Blog 2018.05.17 Thursday


日本の刺青では薄ぼかしを使って風や水を表現して、その奥に絵が透けて見えるように彫る技法があります。
透かし彫りなんて彫刻のそれとはまた違いますが、そう言った呼び方をする人もいます。

しかし基本的にはそういった技法は部分的に使う事でポイントになったり絵のメリハリを手伝う事になったりするのですが、今回は敢えて全て薄ぼかしをかけて、メインモチーフの全てを風の奥にあるイメージで構成しました。

hidingsnaketattoo.png

ここから蛇本体をしっかりと彫り込んでいって、最後はイカズチに色をぼかして仕上がる予定です。
勿論右腕も近い雰囲気で仕上げます。

久しぶりに袖の長いお客さんです。
数ヶ所既存のタトゥーがありましたので、カバーアップもあってこの袖の長さになりました。

両腕揃った時のインパクトは強そうです。
まずは額終わり、お疲れ様でした!

Work by Satoshi

Kapala

Blog 2018.05.11 Friday

一時期は世界的にもかなりの人がこの意匠を求め、もはや流行にもなっていたように思います。
誰かが描いた物からのインスピレーションで、チベタンスカルの鼻は、鼻の穴の周りを装飾するようなスタイルがタトゥーデザインとしては一般的になってもいたように思います。

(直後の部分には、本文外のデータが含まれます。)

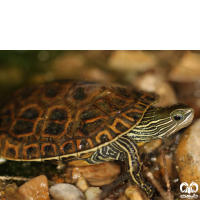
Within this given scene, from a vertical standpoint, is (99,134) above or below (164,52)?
below

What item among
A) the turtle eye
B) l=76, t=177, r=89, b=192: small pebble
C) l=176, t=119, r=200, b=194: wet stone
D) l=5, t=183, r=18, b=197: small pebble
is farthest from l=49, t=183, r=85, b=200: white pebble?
the turtle eye

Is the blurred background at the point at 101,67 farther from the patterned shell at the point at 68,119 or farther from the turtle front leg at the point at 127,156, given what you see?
the turtle front leg at the point at 127,156

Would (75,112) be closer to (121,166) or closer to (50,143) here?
(50,143)

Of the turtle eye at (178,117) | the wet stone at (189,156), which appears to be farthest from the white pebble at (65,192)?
the turtle eye at (178,117)

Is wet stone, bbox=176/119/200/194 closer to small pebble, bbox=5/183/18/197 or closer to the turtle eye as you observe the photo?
the turtle eye
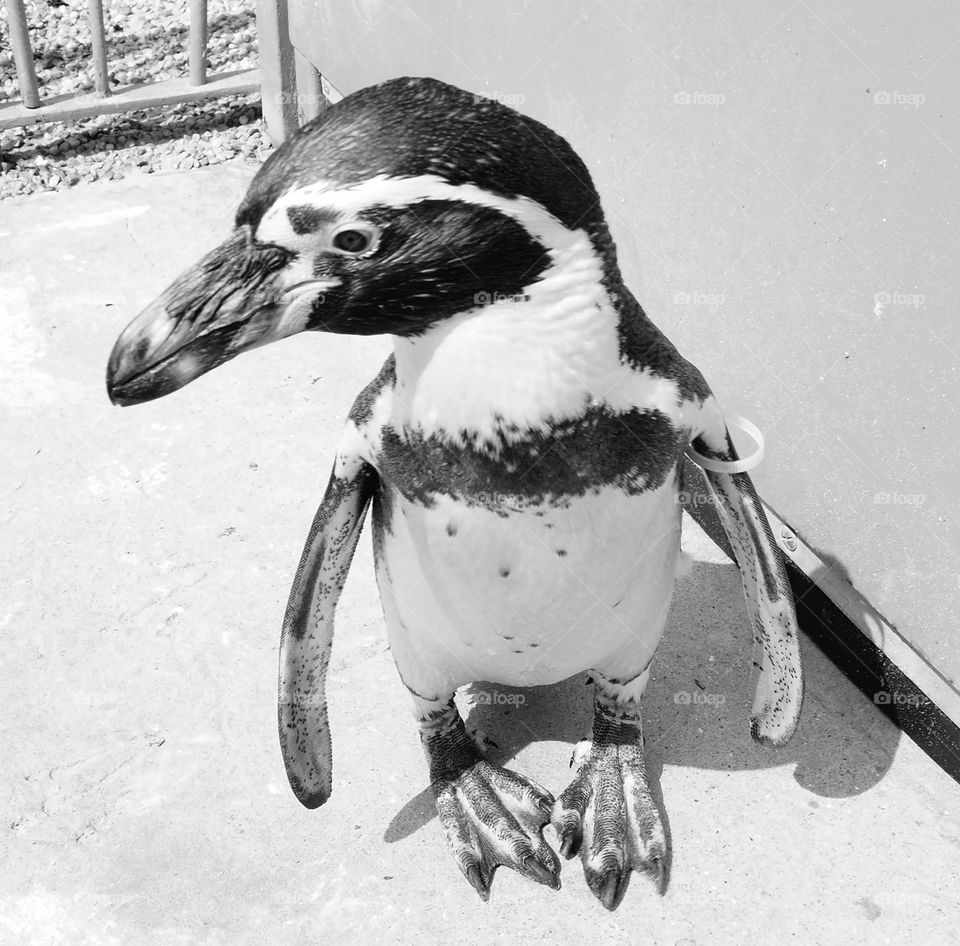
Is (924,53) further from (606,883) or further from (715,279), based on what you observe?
(606,883)

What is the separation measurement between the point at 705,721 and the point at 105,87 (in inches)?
152

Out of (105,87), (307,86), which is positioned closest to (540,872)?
(307,86)

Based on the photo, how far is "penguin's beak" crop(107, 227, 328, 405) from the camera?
5.33 feet

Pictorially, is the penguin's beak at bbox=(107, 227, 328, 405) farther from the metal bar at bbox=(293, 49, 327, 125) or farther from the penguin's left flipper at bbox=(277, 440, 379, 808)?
the metal bar at bbox=(293, 49, 327, 125)

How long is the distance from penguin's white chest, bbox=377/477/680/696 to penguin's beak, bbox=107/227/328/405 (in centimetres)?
49

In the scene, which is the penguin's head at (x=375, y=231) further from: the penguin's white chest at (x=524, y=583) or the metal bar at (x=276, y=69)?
the metal bar at (x=276, y=69)

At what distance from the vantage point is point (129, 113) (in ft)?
17.4

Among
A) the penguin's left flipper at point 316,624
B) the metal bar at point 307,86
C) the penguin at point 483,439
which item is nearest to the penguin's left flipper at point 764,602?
the penguin at point 483,439

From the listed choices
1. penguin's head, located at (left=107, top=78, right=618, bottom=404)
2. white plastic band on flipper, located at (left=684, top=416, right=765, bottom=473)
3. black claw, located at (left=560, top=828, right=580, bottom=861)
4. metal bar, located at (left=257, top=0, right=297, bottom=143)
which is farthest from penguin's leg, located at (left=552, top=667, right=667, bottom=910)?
metal bar, located at (left=257, top=0, right=297, bottom=143)

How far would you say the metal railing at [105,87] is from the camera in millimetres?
4934

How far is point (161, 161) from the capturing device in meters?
5.00

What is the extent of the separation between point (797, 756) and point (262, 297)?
1.72 meters

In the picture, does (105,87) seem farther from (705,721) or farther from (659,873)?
(659,873)

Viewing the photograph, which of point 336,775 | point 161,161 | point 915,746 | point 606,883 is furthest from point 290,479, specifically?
point 161,161
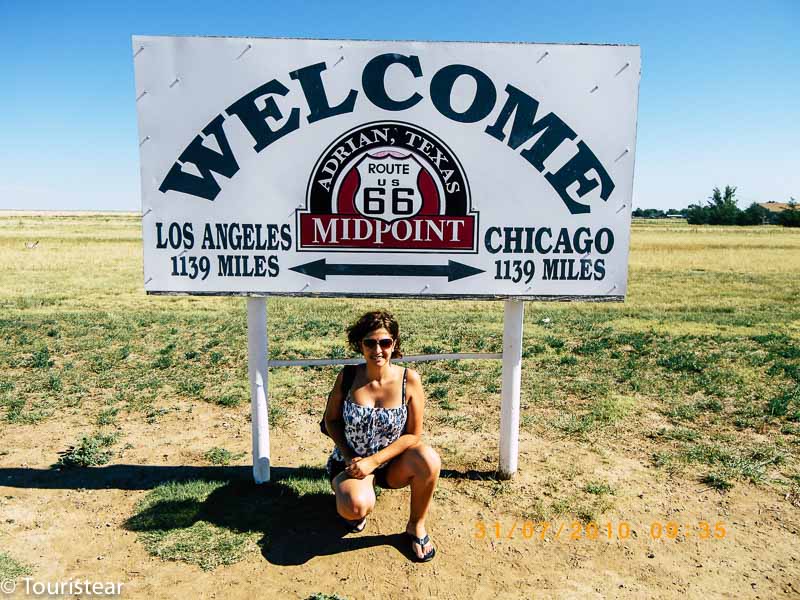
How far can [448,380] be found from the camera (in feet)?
24.4

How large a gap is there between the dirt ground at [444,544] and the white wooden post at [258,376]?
1.22ft

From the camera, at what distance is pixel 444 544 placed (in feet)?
12.5

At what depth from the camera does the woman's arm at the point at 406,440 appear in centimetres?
352

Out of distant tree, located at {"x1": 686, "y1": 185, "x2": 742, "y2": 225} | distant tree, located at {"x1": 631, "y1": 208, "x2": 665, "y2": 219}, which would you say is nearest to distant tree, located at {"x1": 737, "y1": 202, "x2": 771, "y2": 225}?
distant tree, located at {"x1": 686, "y1": 185, "x2": 742, "y2": 225}

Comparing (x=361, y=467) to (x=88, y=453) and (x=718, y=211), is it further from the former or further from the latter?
(x=718, y=211)

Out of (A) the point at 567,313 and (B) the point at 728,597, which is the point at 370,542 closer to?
(B) the point at 728,597

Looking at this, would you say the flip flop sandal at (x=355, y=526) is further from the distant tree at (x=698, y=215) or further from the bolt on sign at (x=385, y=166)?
the distant tree at (x=698, y=215)

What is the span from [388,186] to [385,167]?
14cm

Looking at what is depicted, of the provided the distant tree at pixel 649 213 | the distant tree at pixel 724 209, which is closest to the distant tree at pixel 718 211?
the distant tree at pixel 724 209

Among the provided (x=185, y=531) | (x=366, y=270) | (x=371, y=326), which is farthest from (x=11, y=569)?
(x=366, y=270)

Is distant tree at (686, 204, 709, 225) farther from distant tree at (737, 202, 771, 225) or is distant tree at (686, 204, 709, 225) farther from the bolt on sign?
the bolt on sign

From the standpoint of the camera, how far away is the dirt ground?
3.39m

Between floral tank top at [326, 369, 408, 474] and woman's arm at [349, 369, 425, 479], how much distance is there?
4cm

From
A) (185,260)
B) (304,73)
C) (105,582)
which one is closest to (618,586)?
(105,582)
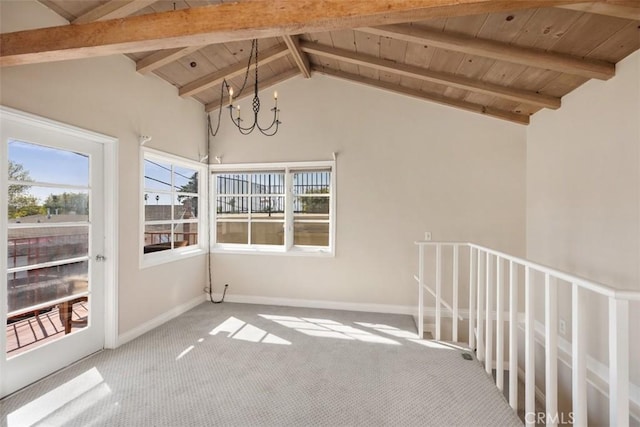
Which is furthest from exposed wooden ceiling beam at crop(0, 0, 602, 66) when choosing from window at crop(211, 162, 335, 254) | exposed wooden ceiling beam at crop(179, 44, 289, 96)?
window at crop(211, 162, 335, 254)

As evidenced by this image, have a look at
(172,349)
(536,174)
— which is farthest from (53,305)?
(536,174)

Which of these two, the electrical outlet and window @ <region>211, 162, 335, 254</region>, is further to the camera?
window @ <region>211, 162, 335, 254</region>

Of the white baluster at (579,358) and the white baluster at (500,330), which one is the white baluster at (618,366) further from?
the white baluster at (500,330)

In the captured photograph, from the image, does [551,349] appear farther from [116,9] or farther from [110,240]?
[116,9]

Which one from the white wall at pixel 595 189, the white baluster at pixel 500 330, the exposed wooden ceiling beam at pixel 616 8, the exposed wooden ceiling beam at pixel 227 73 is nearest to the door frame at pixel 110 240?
the exposed wooden ceiling beam at pixel 227 73

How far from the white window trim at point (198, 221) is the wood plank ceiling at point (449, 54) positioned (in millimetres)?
809

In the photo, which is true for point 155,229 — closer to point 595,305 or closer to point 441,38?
point 441,38

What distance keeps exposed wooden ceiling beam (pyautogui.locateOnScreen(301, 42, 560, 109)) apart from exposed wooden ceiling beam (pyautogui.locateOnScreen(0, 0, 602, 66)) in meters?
1.80

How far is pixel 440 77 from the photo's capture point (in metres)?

今回はしっかりと現物資料からあまりずれないよう、下絵を起こしてみました。


kapalatattoo.jpg

本来このカパーラの持つ意味というか存在意義を感じるような。
そんな恐怖にも近い感覚で崇められる雰囲気になったかなと。

自分としては久しぶりに所謂ジャパニーズニュースクールなタッチでやっとります。
周りには蓮でございます。

次回も頑張りましょう!

Work by Satoshi

太鼓の五分

Blog 2018.05.06 Sunday



背中のデザインも含めですが、神道をベースに置いて構成している稀なパターンの方と思います。
狐もこういった形よりも九尾の方が彫られているような気もしますし。。

化粧に当たる花は、左近の桜に右近の橘。左右の腕で花を変える事も珍しいですね。
こういった事例で無い限り基本左右で揃えます。


kitsunefoxtattoo.jpg


ようやく次回から主題の色のボカシに入ります。
スジからこの額終わりまでが基本長いので、ここまでしっかり長い間を空けずに来て頂けると仕上がりもしっかりとしたものになるかと思います。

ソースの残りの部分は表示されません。